This post is originally from KristyCronkrite.com's blog and is shared here with permission from the author.
So, the weather has changed in southern California. The days are noticeably shorter. The summer plants in the garden are beginning to transition, going to seed and preparing to make room for the next generation.
My family has started the new school year. The changes this year were more dramatic than in years past, so we’re still trying to find a routine that works for everyone, requiring a level of flexibility in behavior and expectation that we’re not used to. Some of us are riding the waves better than others.
Now it’s October… the autumnal equinox has passed and it’s officially fall.
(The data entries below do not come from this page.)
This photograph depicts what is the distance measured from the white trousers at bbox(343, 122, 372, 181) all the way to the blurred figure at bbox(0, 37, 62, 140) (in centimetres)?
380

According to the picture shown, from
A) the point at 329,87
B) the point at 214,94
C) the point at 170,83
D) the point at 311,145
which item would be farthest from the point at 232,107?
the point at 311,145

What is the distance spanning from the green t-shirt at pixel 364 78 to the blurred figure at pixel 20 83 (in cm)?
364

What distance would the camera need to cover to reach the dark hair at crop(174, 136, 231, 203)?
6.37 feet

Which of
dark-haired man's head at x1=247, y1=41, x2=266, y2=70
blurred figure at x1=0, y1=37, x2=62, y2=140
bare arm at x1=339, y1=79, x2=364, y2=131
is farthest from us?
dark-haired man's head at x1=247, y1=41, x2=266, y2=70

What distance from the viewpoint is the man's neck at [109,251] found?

I’m entering into a time of year full of familiar expectations, demands on our time and energy (and without my usual sense of a familiar routine), and it feels… uncomfortable.
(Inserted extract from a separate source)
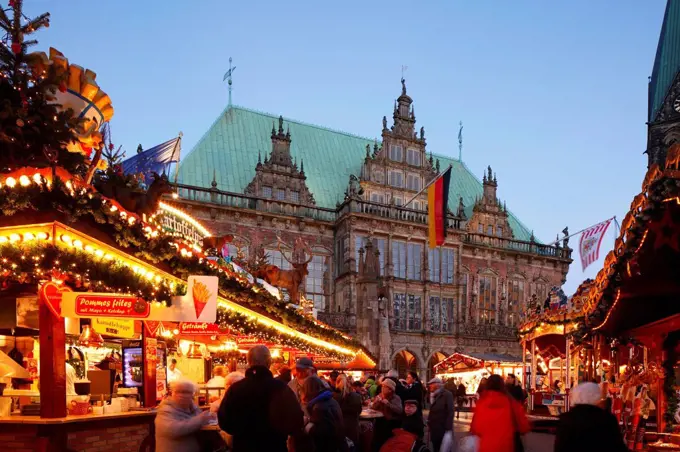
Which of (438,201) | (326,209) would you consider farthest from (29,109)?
(326,209)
As I sit down to reflect on this feeling, deciding what I want to say and how to say it, I realize that I’m still in transition. Normally I would have found a sense of a “new normal” by now, but there have been so many changes this year. As I tune in more, I realize this whole school year will probably be a transition–learning how to juggle new responsibilities, changing needs, and evolving family relationships. It feels a little dismaying.
You see… I’ve never really liked transitions.
Maybe it’s just a natural human resistance to change. Maybe it’s just a fear of the unknown. Whatever it is, it feels better just to acknowledge it. Honor and validate the discomfort, the fear, the nostalgic wish that things could just stay the same as they were… not forever, but just for a little while longer.
Alas, time marches on (as the saying goes).
Throughout it all, though, I have found so much gratitude. I’m grateful for my self care practices, including Inner Bonding, meditation, gardening, teaching, and my Wonder work. I’m grateful for the luxury of time–to reflect, to cook and read and crochet, to garden, to nap. But most of all, I’m grateful for the chance to feel… to have the time and (mental and physical) space for such self reflection, for honoring feelings, for crying the tears that need to be shed.
Finding Hope
A friend of mine recently shared on social media that:
To exist in this moment in time, if you have not already gone completely numb (and no judgment if you have because we are all surviving), is to be painfully aware of how much is so astonishingly broken. Hope is still alive and beckoning, I believe that in my bones, but I think it looks different than we ever thought it might.
via Instagram @broken_open_heart
For me, hope looks like slowing down and giving myself time to feel. Both the delight and the heartbreak, for I want to revel in the fullness of the human experience. It’s difficult to find a balance, between doing and being. To allow space for the pain so that we don’t close ourselves off from the joyous, especially in the midst of the hustle, bustle, and consumerism of this time of year.
Right now, hope looks like finding a way to reject the ever-present call to produce and consume. To learn to care for myself before I reach a point of depletion. To live from an open heart.